***** SELECTED PASSAGE *****

One of the common things that can happen in women that I work with is they're like I'm already doing all of this self-care, I already take so much time and energy for myself, but it's not enough. And it is this entire existential crisis of like. What do you do when what used to be enough doesn't feel like enough? And now you want more and I've reached my threshold of what I feel like I'm allowed to do, the money I'm allowed to spend, the time I'm allowed to take, the energy and attention that I'm allowed to take for me feels selfish and it's too much. And you're reaching your threshold of what you feel like you're allowed to want. You're eating, you're hitting your threshold of what you feel like you're allowed to have, the amount of pleasure, the amount of rest, the amount of ease. It feels unnerving to your body because you've never felt this safe before.

Speaker 1:

When your body is used to survival, when your set point for your life has been healing or survival, feeling good and thriving will be uncomfortable. You will feel this sense of like weirdness, be uncomfortable. You will feel this sense of like weirdness. And it's so interesting because women will perceive this as a problem. Women will perceive this as I feel uncomfortable. I need to change something. There's a problem here, excuse me, and so many times it's because they're hitting this threshold of. That should be enough. I've eaten too much. And what did they tell us all the time in the 90s? Nothing tastes as good as skinny feels Bullshit. Nothing tastes as good or feels as good as being so deeply nourished and having everything that you need nutritionally and then really fucking loving what you're eating like actually enjoying the taste and the experience and the sensory like. Did you know that you're allowed to love food and have food? Love you back, like that is a healthy relationship and I'm going to bring this back to gratitude.

Speaker 1:

What is your relationship to what you want and what you need? Do you feel guilty and bad for taking up space, for wanting things, for needing things, for having a preference of what you like and what you don't like and having that change and being able to feel that? One of the things that happens and I've seen this over and over in motherhood is that a lot of times your taste changes, your taste changes, your need changes, your appetite changes and all of a sudden you start realizing I don't like this anymore, I don't want this anymore, I want this different, I want more, I want less, I want more, but in a different direction, in a different area. But you don't feel like you're allowed to say that if it looks good, if it looks good on paper, you're supposed to just be grateful. But what if you can be massively grateful and feel that in your body and still be able to look at pieces and parts of it and say that's not it, this isn't it? What if you will give yourself permission to feel and see the gap and not make that a problem about you. Permission to feel and see the gap and not make that a problem about you. To allow it to be permission and not pressure of saying what if my desire for growth, what if my ability to sense things in me that need to mature or to be able to see problems isn't a problem.

***** RECORDED INFORMATION *****

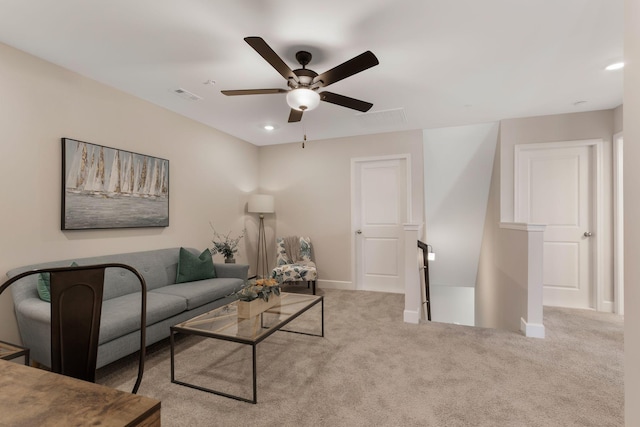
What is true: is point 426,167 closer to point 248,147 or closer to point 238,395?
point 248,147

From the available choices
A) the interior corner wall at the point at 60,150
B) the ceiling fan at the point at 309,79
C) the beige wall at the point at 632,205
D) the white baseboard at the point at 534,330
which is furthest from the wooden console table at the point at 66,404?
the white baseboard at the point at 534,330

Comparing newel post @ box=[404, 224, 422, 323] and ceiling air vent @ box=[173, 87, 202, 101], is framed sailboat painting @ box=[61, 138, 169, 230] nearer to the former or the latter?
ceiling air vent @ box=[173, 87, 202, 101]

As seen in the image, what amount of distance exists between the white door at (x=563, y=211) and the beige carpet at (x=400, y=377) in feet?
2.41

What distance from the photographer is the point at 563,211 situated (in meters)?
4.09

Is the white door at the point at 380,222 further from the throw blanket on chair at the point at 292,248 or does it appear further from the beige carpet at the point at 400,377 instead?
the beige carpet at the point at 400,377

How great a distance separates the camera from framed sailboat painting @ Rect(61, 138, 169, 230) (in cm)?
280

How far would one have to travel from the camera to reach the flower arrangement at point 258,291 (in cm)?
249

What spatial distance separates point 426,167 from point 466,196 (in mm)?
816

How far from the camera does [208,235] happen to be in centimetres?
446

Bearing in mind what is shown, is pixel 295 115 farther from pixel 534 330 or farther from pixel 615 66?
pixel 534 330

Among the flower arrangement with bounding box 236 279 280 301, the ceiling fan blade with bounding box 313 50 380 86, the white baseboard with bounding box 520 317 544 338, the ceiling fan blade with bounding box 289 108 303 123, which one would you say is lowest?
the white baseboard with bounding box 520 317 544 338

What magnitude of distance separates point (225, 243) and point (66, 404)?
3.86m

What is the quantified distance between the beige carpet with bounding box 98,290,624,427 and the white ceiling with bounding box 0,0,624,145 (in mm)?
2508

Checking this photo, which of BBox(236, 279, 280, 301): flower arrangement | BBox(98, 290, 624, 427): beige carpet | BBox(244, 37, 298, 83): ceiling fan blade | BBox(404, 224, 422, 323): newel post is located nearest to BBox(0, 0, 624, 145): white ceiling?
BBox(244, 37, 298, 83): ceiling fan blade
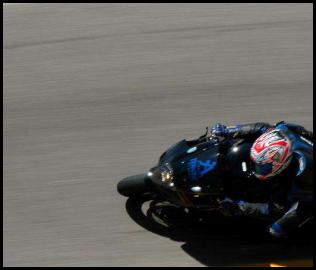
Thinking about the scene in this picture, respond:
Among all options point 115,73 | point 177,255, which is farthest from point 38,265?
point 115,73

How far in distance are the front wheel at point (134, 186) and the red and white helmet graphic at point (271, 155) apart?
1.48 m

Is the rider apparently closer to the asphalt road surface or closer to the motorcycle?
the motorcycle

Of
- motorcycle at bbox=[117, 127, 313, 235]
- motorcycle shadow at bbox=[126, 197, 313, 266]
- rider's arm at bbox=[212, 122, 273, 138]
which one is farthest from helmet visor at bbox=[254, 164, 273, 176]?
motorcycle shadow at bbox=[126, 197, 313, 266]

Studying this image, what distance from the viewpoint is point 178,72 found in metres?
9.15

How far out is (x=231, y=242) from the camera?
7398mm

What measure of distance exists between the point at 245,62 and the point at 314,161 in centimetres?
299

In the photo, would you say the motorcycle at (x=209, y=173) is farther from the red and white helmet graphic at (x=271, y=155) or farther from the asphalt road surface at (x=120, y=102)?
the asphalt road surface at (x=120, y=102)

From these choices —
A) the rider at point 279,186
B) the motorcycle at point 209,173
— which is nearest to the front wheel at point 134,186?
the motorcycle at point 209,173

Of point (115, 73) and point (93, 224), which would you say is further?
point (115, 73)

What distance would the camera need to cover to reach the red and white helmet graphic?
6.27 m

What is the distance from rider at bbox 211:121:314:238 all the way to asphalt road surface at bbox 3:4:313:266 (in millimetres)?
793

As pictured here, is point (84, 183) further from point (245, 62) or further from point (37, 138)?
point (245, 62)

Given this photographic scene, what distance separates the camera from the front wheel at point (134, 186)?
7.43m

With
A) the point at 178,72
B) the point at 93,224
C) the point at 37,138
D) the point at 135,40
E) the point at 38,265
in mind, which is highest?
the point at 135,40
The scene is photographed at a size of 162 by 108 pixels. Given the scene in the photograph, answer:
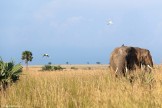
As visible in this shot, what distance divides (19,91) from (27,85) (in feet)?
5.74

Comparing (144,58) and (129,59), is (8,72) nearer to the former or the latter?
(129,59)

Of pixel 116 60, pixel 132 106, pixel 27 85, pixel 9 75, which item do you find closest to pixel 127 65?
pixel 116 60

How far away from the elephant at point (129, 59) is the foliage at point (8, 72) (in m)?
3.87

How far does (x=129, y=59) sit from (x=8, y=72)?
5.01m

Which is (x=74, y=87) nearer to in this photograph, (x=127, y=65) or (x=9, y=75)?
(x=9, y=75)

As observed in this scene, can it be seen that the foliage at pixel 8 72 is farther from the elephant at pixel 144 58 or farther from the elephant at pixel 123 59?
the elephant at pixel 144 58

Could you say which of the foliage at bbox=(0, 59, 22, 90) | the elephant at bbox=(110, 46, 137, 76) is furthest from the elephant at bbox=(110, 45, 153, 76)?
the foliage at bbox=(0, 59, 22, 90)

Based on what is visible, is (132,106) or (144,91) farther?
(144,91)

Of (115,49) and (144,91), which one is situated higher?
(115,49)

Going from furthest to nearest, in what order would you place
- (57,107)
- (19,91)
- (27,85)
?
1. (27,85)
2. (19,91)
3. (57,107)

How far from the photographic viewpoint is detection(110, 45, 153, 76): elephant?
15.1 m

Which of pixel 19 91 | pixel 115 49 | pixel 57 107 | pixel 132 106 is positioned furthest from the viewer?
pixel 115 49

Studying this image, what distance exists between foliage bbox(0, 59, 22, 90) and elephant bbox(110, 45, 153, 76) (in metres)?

*****

Copy the self-care passage from the words "One of the common" to the words "this safe before.", replacing each "threshold" with "limit".

One of the common things that can happen in women that I work with is they're like I'm already doing all of this self-care, I already take so much time and energy for myself, but it's not enough. And it is this entire existential crisis of like. What do you do when what used to be enough doesn't feel like enough? And now you want more and I've reached my limit of what I feel like I'm allowed to do, the money I'm allowed to spend, the time I'm allowed to take, the energy and attention that I'm allowed to take for me feels selfish and it's too much. And you're reaching your limit of what you feel like you're allowed to want. You're eating, you're hitting your limit of what you feel like you're allowed to have, the amount of pleasure, the amount of rest, the amount of ease. It feels unnerving to your body because you've never felt this safe before.